Rives & Ridgestreets posts are encouraging, it would be no fun if it were easy!
Over the last two months I too relocated to a smallish room, 12X15, with surprising results. I am using 2-way Focal Utopia Be's with an Ayre V1xe, BAT 51SE and Ayre's redbook CDP. My only thought is that as one of the posters above pointed out, I feel the treble is sl too much. Room panels would be the next thought, but not sure which direction/manufacture to seek out. Back to the original post, yes success is very obtainable with smallish size rooms.

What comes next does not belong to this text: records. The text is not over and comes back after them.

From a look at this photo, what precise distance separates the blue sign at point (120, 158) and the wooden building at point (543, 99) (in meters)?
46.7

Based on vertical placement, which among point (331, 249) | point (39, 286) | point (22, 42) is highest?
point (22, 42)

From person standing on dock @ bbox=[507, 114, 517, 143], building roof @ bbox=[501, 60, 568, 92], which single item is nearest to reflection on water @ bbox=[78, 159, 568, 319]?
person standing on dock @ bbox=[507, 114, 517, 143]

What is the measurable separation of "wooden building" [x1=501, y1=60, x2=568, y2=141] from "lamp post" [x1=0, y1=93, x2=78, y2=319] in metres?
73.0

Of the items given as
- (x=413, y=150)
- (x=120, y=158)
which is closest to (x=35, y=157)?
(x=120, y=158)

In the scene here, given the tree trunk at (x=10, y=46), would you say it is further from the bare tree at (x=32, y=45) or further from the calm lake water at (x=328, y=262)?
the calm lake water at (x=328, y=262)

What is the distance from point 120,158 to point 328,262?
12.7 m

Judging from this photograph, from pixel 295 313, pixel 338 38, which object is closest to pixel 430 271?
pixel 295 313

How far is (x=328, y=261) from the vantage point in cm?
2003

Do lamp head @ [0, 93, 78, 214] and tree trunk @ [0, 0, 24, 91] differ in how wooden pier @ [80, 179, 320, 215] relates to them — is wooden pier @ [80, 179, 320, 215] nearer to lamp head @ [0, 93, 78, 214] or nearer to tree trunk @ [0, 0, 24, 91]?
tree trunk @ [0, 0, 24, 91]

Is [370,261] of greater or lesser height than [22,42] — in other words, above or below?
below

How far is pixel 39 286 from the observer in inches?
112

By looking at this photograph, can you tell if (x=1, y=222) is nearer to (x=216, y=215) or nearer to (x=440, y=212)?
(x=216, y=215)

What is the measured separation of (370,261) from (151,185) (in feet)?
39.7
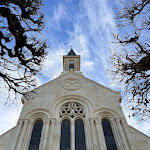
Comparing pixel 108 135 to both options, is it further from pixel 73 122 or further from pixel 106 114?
pixel 73 122

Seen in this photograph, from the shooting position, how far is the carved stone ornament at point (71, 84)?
564 inches

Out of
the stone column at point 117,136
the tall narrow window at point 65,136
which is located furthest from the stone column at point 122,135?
the tall narrow window at point 65,136

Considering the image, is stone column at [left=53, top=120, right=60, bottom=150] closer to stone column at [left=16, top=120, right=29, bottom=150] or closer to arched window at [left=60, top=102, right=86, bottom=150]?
arched window at [left=60, top=102, right=86, bottom=150]

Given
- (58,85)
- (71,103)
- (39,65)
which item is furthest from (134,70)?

I have been using a 10' by 12' wood-panelled library for the past 6 years. My wife lets me use this room only for my system with all the equipment. There is room only for a three person sofa 6' away from the speakers. Over the years I puttered in this 'garden' and currently I use a horn hybrid speaker which sound best in the corners (so do Audio Note speakers.) I use Eighth Nerve for some light room treatment and actively bi-amp with four 45 tube monoblocks. The monoblocks are on the floor between the speakers and the rest of the equipment is located to the side (long interconnects, short speaker cables). IME/IMS, the biggest improvements/uprades have been (in very rough order): Actively bi-amping with a custom tube crossover, the speakers (SAP J2001 twins), adding vinyl, upgrading to EMM Lab digital, adding three dedicated lines, adding the Equitech balanced line conditioning via a remote wall sub-panel. I am thrilled with the nearfield experience/sound I am getting and I cherish this room, albeit its' size . In fact, I am currently building a house with a dedicated music room which is larger (23' by 15' by 10', and I am fearful screwing it up.
Hope this helps,
As with other posters, I also moved audio system into a small room (12X10). It quickly became obvious that moving into smaller room required a system downsize. I found happiness with small two way floorstanders. They have adequate bass with solid imaging. It is very satisfying to have a small secluded space to retire to for relaxation. Go for it.
My room is fairly small at 14.5' x 17' with 10' ceiling. I have a very large two piece per side speaker system in it. Results are wonderful thanks to a TacT RCS. Really the only issues are proper clearance of the speakers from the walls and controlling the bass nodes. Absorptive room treatments help too. There is nothing inherently bad about smaller rooms, and in fact it is easier to achieve great bottom octave bass in them because of room gain starting at higher frequencies (about 33hz in my room) -- of course this is only true if you have speakers that have usable output in the bottom octave, which most speakers do not. I do have plans to expand my room out to 17' x 23' which will give me more flexibility in position of speakers and listening seat.
I've put together a small space for a truly musical escape. Check out 'my system' for details. I say - GO FOR IT!!!
I've had a lot of fun with my "bedroom" system. I've gone for different sound than with the main system, with less emphasis on bass. The system is pretty modest, with a Creek integrated and Totem arro speakers. As other posters have noted, you can get a great, intimate sound with a lot less volume (and money).
I had fun with my 10x12 or so listening room, but it turned into an anal nightmare. All I did was obsess over room treatment and placement. If you are serious I would do it (it's worth having a dedicated listening room), but get in touch with Rives to save yourself the never ending tweaking (fun at first - but never ending). I missed a lot of musical enjoyment, because I was always listening to the equipment.